SET TASKS —
A - Rewrite the passage in the article on Woodward's book from "Woodward recounts that" up to and including "punitive air strike.", swapping "Pentagon chief" for "defense secretary".
B - Answer these questions using the article on Woodward's book.
(i) In which country, according to Mattis's explanation to the president, must the US keep forces?
(ii) In what month and year did the chemical attack blamed on Bashar al-Assad take place?
(iii) Which two policy debates did Woodward discuss with people working for Trump?

TEXT PASSAGE —
The White House hit back at "fabricated stories" as the long-awaited book piled fresh pressure on a president besieged by multiple investigations and a looming election that could damage his Republican Party.

Trump claimed that the quotes in Woodward's book were "made up frauds, a con on the public. Likewise other stories and quotes."

"Woodward is a Dem operative? Notice timing?" he added, after tweeting earlier statements by Defence Secretary James Mattis, White House Chief of Staff John Kelly and spokeswoman Sarah Sanders refuting the quoted statements as false.

Mattis and former economic adviser Gary Cohn are cited among the aides actively circumventing Trump's orders and even stealing documents off his desk.

Woodward recounts that Mattis -- having had to explain to the president that the US must keep forces in South Korea "to prevent World War III" -- told colleagues that Trump had the understanding of "a fifth- or sixth-grader," a 10- or 11-year-old child.

After the April 2017 chemical attack blamed on Bashar al-Assad, Woodward claims Trump called the Pentagon chief to press for the Syrian leader's assassination.

"Let's f#*king kill him! Let's go in. Let's kill the f#*king lot of them," Trump reportedly told him. Mattis agreed to take action -- but after hanging up ordered "more measured" steps against Syria, a punitive air strike.

Mattis was among several high-profile figures quoted by Woodward who issued swift denials.

"The contemptuous words about the President attributed to me in Woodward's book were never uttered by me or in my presence," Mattis said in a statement, charging that the journalist's "anonymous sources do not lend credibility."

While he does not name his sources, Woodward says he spoke with many people currently or formerly working for Trump as he researched the book, discussing not just the president's personality but also major policy debates regarding North Korea and Afghanistan.

PROVIDED MATERIAL —

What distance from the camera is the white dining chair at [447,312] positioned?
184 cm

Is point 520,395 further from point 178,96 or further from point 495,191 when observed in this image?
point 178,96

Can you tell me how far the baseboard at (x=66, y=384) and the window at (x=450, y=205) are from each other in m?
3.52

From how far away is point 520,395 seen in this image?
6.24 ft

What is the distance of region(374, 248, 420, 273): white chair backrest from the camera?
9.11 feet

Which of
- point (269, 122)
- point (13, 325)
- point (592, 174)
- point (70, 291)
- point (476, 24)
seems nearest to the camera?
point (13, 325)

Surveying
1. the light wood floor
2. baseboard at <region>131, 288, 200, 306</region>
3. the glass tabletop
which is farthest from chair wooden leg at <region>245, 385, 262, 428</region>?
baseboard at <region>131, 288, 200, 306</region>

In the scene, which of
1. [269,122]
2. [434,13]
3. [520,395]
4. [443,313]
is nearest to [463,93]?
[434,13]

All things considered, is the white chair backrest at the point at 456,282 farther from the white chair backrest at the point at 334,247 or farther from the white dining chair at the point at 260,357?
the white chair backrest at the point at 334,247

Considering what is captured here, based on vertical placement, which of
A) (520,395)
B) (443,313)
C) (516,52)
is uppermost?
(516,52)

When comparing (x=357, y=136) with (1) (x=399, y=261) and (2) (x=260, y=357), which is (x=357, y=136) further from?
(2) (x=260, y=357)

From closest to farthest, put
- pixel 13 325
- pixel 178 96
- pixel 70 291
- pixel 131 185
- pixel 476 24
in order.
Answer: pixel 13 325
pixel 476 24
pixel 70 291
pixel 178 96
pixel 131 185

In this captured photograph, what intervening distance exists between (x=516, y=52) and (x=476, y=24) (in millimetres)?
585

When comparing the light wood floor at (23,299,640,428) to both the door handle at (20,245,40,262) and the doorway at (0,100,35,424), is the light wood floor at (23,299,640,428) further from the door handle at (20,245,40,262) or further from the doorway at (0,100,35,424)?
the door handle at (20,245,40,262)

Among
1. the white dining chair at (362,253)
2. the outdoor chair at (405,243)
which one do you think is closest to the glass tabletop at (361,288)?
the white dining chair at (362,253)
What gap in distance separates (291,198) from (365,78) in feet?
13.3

EXPECTED ANSWERS —
A -
Woodward recounts that Mattis -- having had to explain to the president that the US must keep forces in South Korea "to prevent World War III" -- told colleagues that Trump had the understanding of "a fifth- or sixth-grader," a 10- or 11-year-old child.

After the April 2017 chemical attack blamed on Bashar al-Assad, Woodward claims Trump called the defense secretary to press for the Syrian leader's assassination.

"Let's f#*king kill him! Let's go in. Let's kill the f#*king lot of them," Trump reportedly told him. Mattis agreed to take action -- but after hanging up ordered "more measured" steps against Syria, a punitive air strike.

B -
(i) South Korea
(ii) April 2017
(iii) North Korea and Afghanistan